La bonne démarche pour mieux appréhender les rapports entre armée et pouvoir politique suppose plutôt que l’on s’interroge sur le « pouvoir » militaire à l’égard des autres acteurs sociopolitiques. La notion de pouvoir a suscité et continue de susciter beaucoup de réflexions. Le déficit d’une culture d’administration militaire héritée du système colonial fait que les hommes en uniforme ont du mal à cerner les principes de la République.
Nous sommes dans un contexte géopolitique très mouvementé où les jeunes africains veulent se débarrasser de la politique néocoloniale, dictée par la France aux chefs d’Etat subsahariens. Au Sénégal, Ousmane Sonko joue cette carte politique, contrairement au Burkina Faso, le Mali et le Niger où l’approche militaire a été déployée. La démarche militaire qui semble être plus tranchante ne risquerait-elle pas de mettre en mal et profondément les relations économiques, militaires, diplomatiques ?
Mais la recherche des matières premières et le repositionnement du continent africain agissent en sa faveur. Diversifier les partenaires pour une Afrique qui se bouge et qui s’interroge n’est pas un mal en soi. Ce qui serait mauvais, c’est de quitter un maitre pour se livrer mains et pieds liés à un autre.
Le monde occidental joue sa carte. Elle a posé et commis trop d’erreurs. La guerre en Libye et la gestion de la crise ivoirienne ont provoqué une certaine colère notamment dans l’opinion de la jeunesse africaine. Le sentiment anti-français n’existe pas. C’est une manière d’occulter les vrais problèmes. Les africains ont commencé à demander aux gouvernements français de faire le compte de leur présence en Afrique depuis belles lurettes. Malheureusement, l’Elysée ne s’est jamais prêté à cet exercice visant à faire le bilan de sa présence en Afrique avec son lot de misère, de terrorisme programmé comme un logiciel pour pouvoir continuer à justifier sa présence sur le continent.
Les cas malien, nigérien et Burkinabè sont les effets d’une prise de conscience du rapport belliqueux et paternaliste de la France en Afrique. Honnêtement parlant, quel est le bilan de la présence de cette puissance coloniale dans les pays suscités ? La France a une base militaire depuis des années dans ces pays. Mais, très malheureusement, ces pays vivent d’une insécurité qui semble se déployer comme par enchantement. Quand des chefs d’État africains doivent être des gouverneurs à la solde d’une puissance, peut-on parler de liberté démocratique des peuples ?
Les jeunes générations se réveillent. Les classes dirigeantes doivent agir positivement pour bien gérer nos pays ; les opposants doivent savoir promouvoir la République dans l’esprit civique et citoyen dans la construction de notre République. L’armée doit agir pour défendre, conformément à nos constitutions la défense et la sécurité du pays et des citoyens. Il faut trouver une meilleure politique pour gérer nos pays, avec des choix stratégiques dans un monde qui change.
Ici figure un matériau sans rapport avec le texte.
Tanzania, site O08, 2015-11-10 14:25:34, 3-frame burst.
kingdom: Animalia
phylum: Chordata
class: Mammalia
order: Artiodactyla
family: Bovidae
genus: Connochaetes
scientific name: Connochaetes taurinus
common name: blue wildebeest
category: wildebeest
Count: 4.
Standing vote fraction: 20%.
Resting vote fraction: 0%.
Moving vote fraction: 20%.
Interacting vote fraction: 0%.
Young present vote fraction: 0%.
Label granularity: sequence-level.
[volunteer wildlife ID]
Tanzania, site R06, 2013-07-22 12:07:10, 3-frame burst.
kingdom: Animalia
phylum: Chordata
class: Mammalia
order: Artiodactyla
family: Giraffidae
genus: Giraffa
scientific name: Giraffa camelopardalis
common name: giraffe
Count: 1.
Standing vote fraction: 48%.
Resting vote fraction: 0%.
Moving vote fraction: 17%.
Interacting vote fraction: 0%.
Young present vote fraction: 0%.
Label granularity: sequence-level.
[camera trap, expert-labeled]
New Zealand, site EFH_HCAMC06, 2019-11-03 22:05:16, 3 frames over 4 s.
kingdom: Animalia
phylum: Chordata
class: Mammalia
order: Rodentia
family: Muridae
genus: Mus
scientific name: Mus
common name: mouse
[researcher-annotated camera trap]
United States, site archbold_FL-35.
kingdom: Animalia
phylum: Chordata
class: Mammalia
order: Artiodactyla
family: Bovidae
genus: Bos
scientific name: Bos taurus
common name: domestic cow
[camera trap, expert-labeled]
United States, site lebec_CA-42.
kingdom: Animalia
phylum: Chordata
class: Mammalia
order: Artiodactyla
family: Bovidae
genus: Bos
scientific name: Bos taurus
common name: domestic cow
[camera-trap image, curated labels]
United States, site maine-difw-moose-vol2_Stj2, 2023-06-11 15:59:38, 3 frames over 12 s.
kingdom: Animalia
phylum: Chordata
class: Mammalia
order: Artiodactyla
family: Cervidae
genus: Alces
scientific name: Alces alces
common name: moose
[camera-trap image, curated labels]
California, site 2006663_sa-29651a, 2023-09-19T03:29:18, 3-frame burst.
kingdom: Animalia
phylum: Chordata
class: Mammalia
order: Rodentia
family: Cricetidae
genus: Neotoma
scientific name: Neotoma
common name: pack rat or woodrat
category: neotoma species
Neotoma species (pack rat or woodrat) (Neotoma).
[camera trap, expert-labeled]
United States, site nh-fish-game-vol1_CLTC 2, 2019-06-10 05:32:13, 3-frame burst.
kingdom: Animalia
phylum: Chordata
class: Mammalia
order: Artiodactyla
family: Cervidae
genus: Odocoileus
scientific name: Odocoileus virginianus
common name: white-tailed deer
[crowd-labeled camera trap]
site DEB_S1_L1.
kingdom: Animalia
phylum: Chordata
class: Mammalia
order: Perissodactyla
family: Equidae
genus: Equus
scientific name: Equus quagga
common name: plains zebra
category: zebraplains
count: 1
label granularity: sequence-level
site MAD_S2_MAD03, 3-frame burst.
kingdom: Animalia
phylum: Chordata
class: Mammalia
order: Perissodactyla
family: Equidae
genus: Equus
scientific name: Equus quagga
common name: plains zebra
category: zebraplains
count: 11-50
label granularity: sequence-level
Par ailleurs, l’inculture des hommes politiques constitue un véritable problème. Nos acteurs politiques sont tous saufs des démocrates, aucune alternative. Dans les formations politiques, on loge à leur tête des roitelets qui n’ont aucune culture démocratique. Même élus après une élection, la gestion du pays retombe au plus bas niveau.
A mon humble avis, c’est le manque notoire de véritable démocratie, c’est-à-dire, le déficit de construction citoyenne, civique et républicaine au sein des formations politiques, qui pousse souvent des politiciens à s’inscrire dans l’extrémisme ou le rejet de l’autre dans la conquête du pouvoir ou pendant la gestion du pouvoir.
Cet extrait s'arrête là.